+++ Listed entries +++

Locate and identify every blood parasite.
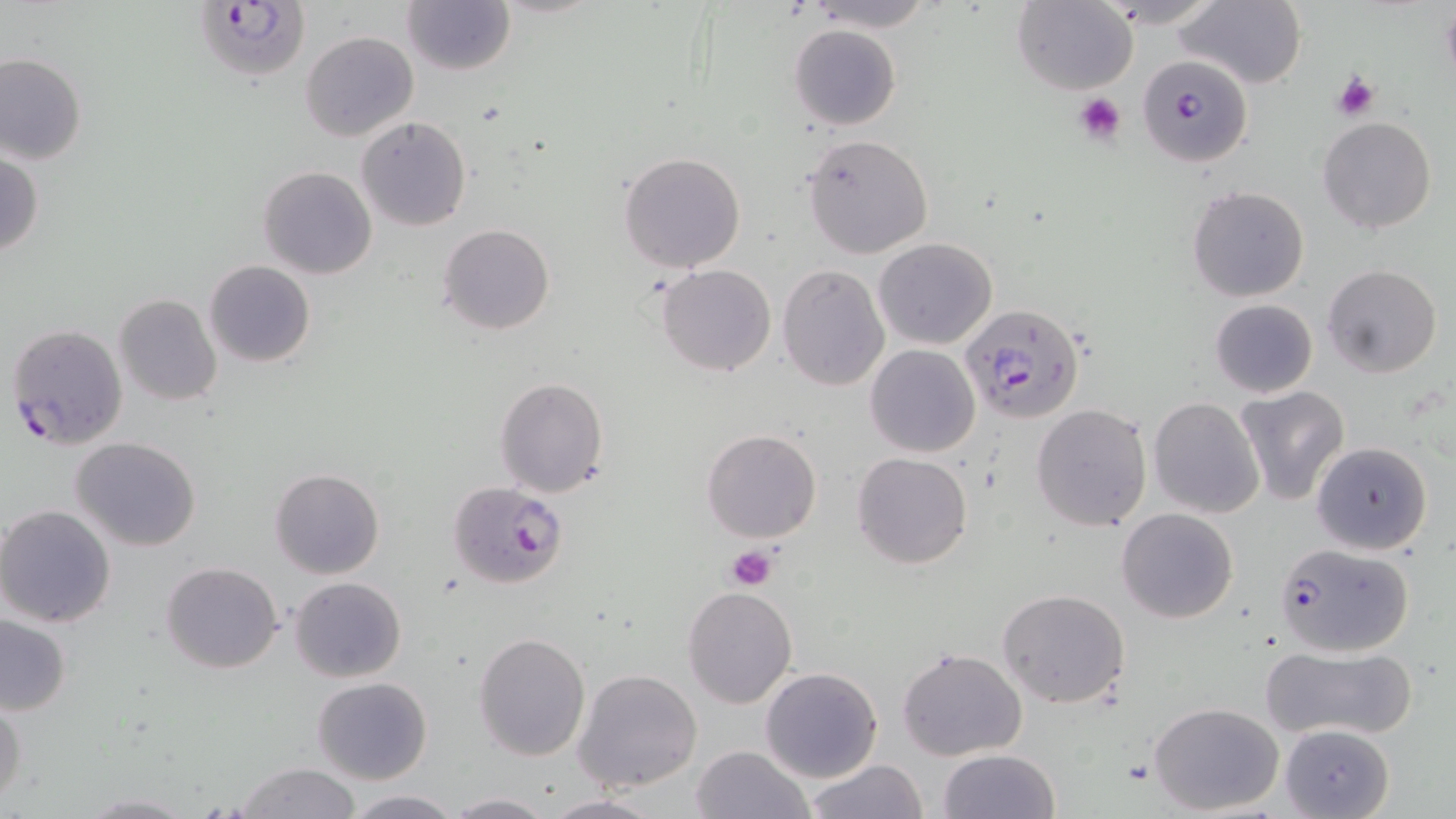
Approximate bounding boxes as (x1,y1)-(x2,y2) corner pairs in pixels.
Plasmodium falciparum-infected red blood cells: (193,0)-(311,84), (1144,64)-(1251,174), (960,302)-(1085,424), (5,322)-(128,451), (445,481)-(568,589), (1273,542)-(1414,657).
No Plasmodium ovale, Plasmodium malariae, Plasmodium vivax, Babesia divergens, or Trypanosoma brucei observed.

Platelet locations: (1331,72)-(1380,121), (1073,92)-(1125,146), (726,545)-(776,591). Uninfected red blood cell locations: (803,0)-(938,30), (1176,0)-(1308,89), (404,1)-(515,76), (1012,2)-(1138,94), (790,24)-(901,130), (300,32)-(418,142), (0,53)-(87,166), (355,116)-(471,233), (1318,117)-(1437,235), (801,133)-(933,258), (1,148)-(43,259), (618,152)-(747,273), (259,165)-(377,280), (1187,186)-(1310,300), (439,223)-(554,335), (873,237)-(998,350), (205,261)-(316,367), (659,263)-(776,377), (775,263)-(889,392), (1321,264)-(1442,379), (113,293)-(224,407), (1209,299)-(1318,397), (865,344)-(979,457), (494,376)-(609,497), (1234,385)-(1350,506), (1148,397)-(1264,519), (1031,404)-(1151,533), (701,427)-(823,544), (71,436)-(202,551), (1310,441)-(1432,555), (852,453)-(972,570), (270,466)-(385,579), (0,504)-(119,627), (1117,507)-(1238,623), (161,563)-(283,674), (289,576)-(406,681), (681,586)-(797,708), (997,589)-(1131,710), (2,616)-(71,714), (473,632)-(592,761), (1261,644)-(1418,742), (897,646)-(1027,760), (760,667)-(884,783), (573,668)-(703,792), (312,676)-(433,784), (0,695)-(27,806), (1149,701)-(1284,816), (1280,724)-(1393,817), (689,745)-(813,819), (937,749)-(1059,819), (804,759)-(929,818), (236,762)-(363,819), (342,791)-(461,818), (77,792)-(197,818), (444,792)-(556,817), (543,792)-(666,818). Slide-level diagnosis: Plasmodium falciparum. May-Grünwald-Giemsa-stained preparation. 1000x magnification. Thin blood smear. Image is 1456×819 pixels. Single field of view. Optical microscopy.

+++

**Action item**
The required output is the exact run of lines from the one with "Approximate bounding boxes" through the final line of the entries.

**Exercise solution**
Approximate bounding boxes as (x1,y1)-(x2,y2) corner pairs in pixels.
Plasmodium falciparum-infected red blood cells: (193,0)-(311,84), (1144,64)-(1251,174), (960,302)-(1085,424), (5,322)-(128,451), (445,481)-(568,589), (1273,542)-(1414,657).
No Plasmodium ovale, Plasmodium malariae, Plasmodium vivax, Babesia divergens, or Trypanosoma brucei observed.

Platelet locations: (1331,72)-(1380,121), (1073,92)-(1125,146), (726,545)-(776,591). Uninfected red blood cell locations: (803,0)-(938,30), (1176,0)-(1308,89), (404,1)-(515,76), (1012,2)-(1138,94), (790,24)-(901,130), (300,32)-(418,142), (0,53)-(87,166), (355,116)-(471,233), (1318,117)-(1437,235), (801,133)-(933,258), (1,148)-(43,259), (618,152)-(747,273), (259,165)-(377,280), (1187,186)-(1310,300), (439,223)-(554,335), (873,237)-(998,350), (205,261)-(316,367), (659,263)-(776,377), (775,263)-(889,392), (1321,264)-(1442,379), (113,293)-(224,407), (1209,299)-(1318,397), (865,344)-(979,457), (494,376)-(609,497), (1234,385)-(1350,506), (1148,397)-(1264,519), (1031,404)-(1151,533), (701,427)-(823,544), (71,436)-(202,551), (1310,441)-(1432,555), (852,453)-(972,570), (270,466)-(385,579), (0,504)-(119,627), (1117,507)-(1238,623), (161,563)-(283,674), (289,576)-(406,681), (681,586)-(797,708), (997,589)-(1131,710), (2,616)-(71,714), (473,632)-(592,761), (1261,644)-(1418,742), (897,646)-(1027,760), (760,667)-(884,783), (573,668)-(703,792), (312,676)-(433,784), (0,695)-(27,806), (1149,701)-(1284,816), (1280,724)-(1393,817), (689,745)-(813,819), (937,749)-(1059,819), (804,759)-(929,818), (236,762)-(363,819), (342,791)-(461,818), (77,792)-(197,818), (444,792)-(556,817), (543,792)-(666,818). Slide-level diagnosis: Plasmodium falciparum. May-Grünwald-Giemsa-stained preparation. 1000x magnification. Thin blood smear. Image is 1456×819 pixels. Single field of view. Optical microscopy.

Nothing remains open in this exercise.